IN A CITY where mass demonstrations are rare and generally tame, Tokyo has seen at least four in the past month, all against nuclear power. Thousands of people have marched past the headquarters of Tokyo Electric Power (Tepco) shouting slogans at the executives they hold responsible for the world’s worst atomic crisis since Chernobyl.

Furious parents from Fukushima Prefecture this month dumped irradiated soil from school playgrounds on the desks of government bureaucrats. More protests are planned in the sweltering summer months, when looming power cuts and leaking radiation from the ruined Fukushima Daiichi power plant will make life very uncomfortable for citizens in this densely populated, sprawling metropolis.

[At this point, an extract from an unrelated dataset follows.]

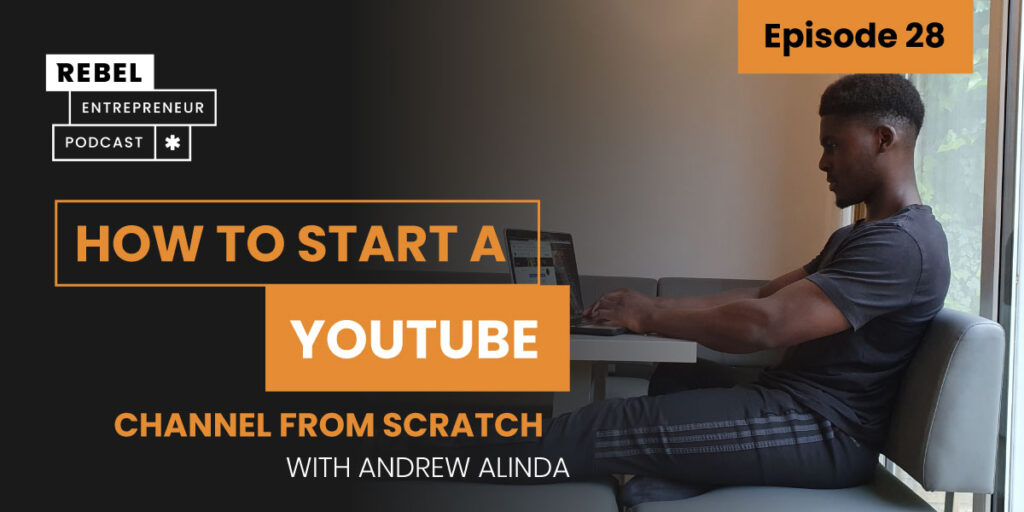 Starting a YouTube Channel from Scratch with Andrew Alinda Artwork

Could these angry, scattered voices from below congeal to topple Japan’s entire energy policy, or even abort the global turn to nuclear power? Prime minister Naoto Kan has already thrown a huge bone to the anti-nuclear lobby by asking for the temporary closure of the Hamaoka plant southwest of Tokyo.

Even as utility executives digested that unexpected request, polls suggest that nearly two-thirds of the public support the decision, which takes offline what many call the most dangerous power plant in the country. In a press conference this month, Kan further stunned the embattled industry by saying that energy policy in Japan must “go back to the drawing board,” which would mean reversing a four-decade focus on atomic power.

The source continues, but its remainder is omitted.